→ **Excerpt from a dataset**

============================================================

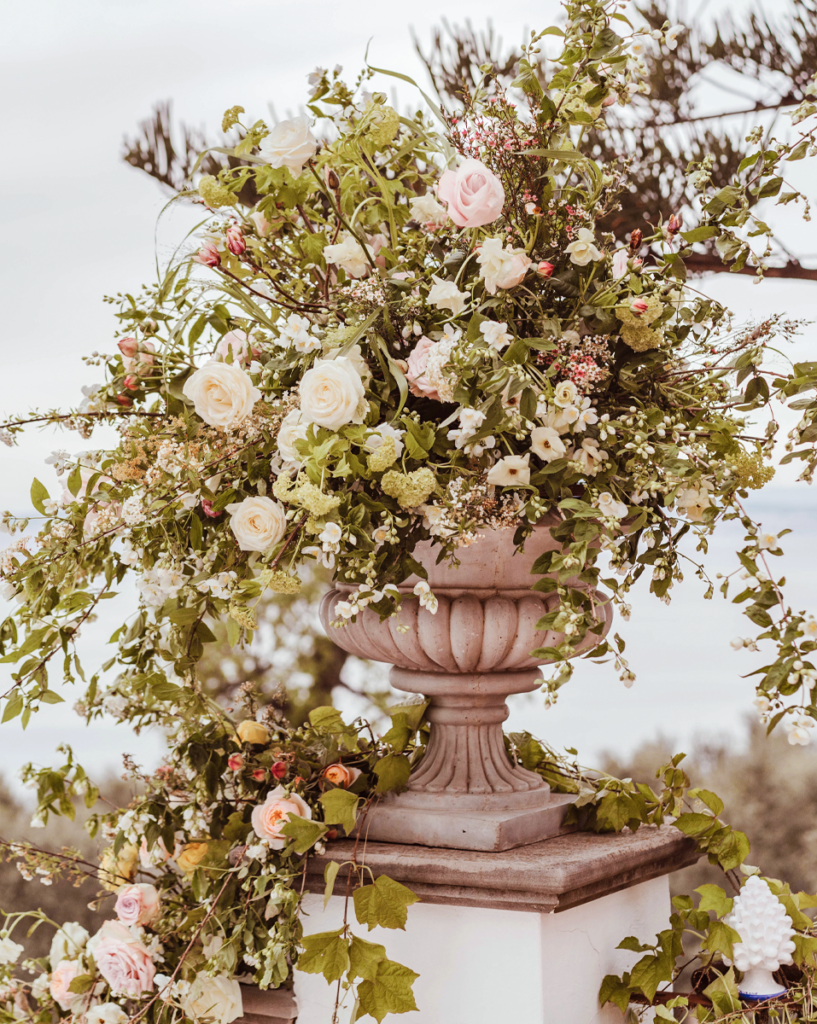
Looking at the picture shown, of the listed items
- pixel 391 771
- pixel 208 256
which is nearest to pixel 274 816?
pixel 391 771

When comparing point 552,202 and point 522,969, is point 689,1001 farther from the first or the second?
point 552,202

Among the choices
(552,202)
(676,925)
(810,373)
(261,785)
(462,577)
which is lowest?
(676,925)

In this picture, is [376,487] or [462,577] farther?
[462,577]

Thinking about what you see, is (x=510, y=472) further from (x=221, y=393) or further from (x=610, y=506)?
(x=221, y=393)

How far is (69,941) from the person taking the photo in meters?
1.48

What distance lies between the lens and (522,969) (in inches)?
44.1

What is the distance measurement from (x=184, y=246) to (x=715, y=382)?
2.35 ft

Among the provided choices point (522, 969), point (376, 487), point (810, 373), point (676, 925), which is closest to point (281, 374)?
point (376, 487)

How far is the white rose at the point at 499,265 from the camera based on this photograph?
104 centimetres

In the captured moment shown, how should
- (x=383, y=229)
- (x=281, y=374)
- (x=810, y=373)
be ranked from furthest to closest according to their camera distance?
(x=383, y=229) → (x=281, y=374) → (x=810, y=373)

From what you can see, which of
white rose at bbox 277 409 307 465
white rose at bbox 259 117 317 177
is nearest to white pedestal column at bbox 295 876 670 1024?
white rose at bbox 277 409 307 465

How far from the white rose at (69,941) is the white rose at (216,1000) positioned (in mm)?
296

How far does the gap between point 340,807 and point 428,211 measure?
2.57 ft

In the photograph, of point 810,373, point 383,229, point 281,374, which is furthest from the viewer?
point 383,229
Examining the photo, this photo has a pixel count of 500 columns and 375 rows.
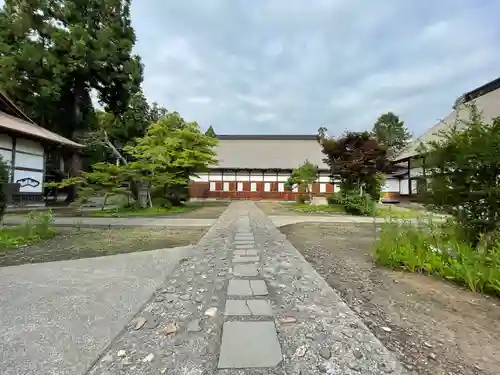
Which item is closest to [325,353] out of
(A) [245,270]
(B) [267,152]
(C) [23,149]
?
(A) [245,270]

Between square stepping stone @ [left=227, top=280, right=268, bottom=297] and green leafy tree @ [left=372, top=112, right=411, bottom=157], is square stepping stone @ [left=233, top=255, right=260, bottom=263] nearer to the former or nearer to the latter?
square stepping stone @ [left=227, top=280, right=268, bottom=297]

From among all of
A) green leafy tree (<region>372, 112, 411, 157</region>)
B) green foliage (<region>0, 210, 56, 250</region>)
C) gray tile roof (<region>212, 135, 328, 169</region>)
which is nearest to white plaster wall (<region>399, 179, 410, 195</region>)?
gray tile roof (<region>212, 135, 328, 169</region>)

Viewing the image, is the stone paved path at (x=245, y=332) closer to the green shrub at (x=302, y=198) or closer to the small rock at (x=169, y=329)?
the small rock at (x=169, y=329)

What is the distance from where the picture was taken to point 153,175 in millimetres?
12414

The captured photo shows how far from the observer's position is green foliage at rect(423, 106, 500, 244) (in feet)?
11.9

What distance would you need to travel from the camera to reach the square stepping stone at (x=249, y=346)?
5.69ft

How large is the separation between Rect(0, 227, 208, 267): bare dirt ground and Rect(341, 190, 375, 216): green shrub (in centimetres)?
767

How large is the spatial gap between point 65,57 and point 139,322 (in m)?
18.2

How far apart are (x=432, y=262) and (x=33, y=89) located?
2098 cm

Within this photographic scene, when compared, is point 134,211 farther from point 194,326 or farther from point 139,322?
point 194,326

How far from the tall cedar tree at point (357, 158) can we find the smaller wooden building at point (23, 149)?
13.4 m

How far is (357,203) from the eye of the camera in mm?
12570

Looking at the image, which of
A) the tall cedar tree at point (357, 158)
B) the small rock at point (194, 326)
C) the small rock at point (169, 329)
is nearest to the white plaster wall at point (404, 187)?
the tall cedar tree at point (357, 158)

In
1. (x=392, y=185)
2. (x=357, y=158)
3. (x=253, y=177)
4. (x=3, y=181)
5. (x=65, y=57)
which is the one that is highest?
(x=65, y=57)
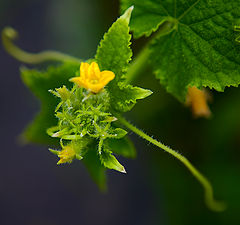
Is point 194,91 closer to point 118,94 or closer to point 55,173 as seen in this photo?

============================================================

→ **Exercise description**
Reproduce the data word for word, beginning with the line that contains "How large is the separation" and continuing through the end of the data. Leave the pictures out.

→ **Output of the exercise**
How large is the separation between Rect(0, 227, 208, 267): bare dirt ground and Rect(341, 190, 375, 216): green shrub (in centimetres)?
767

How large is the spatial gap between point 65,57 and point 139,322 (in m)?
18.2

How far apart are (x=432, y=262) and (x=33, y=89) located?
2098 cm

Within this photographic scene, when compared, is point 134,211 farther from point 194,326 or farther from point 139,322?
point 194,326

How far from the tall cedar tree at point (357, 158) can we find the smaller wooden building at point (23, 149)?
13.4 m

How far is (357,203) from the eye of the camera in mm?
12570

Looking at the image, which of
A) the tall cedar tree at point (357, 158)
B) the small rock at point (194, 326)
C) the small rock at point (169, 329)
is nearest to the white plaster wall at point (404, 187)?
the tall cedar tree at point (357, 158)

In
1. (x=392, y=185)
2. (x=357, y=158)
3. (x=253, y=177)
4. (x=3, y=181)
5. (x=65, y=57)
which is the one that is highest?
(x=65, y=57)
Is point 194,91 closer to point 118,94 or closer to point 55,173 as seen in this photo?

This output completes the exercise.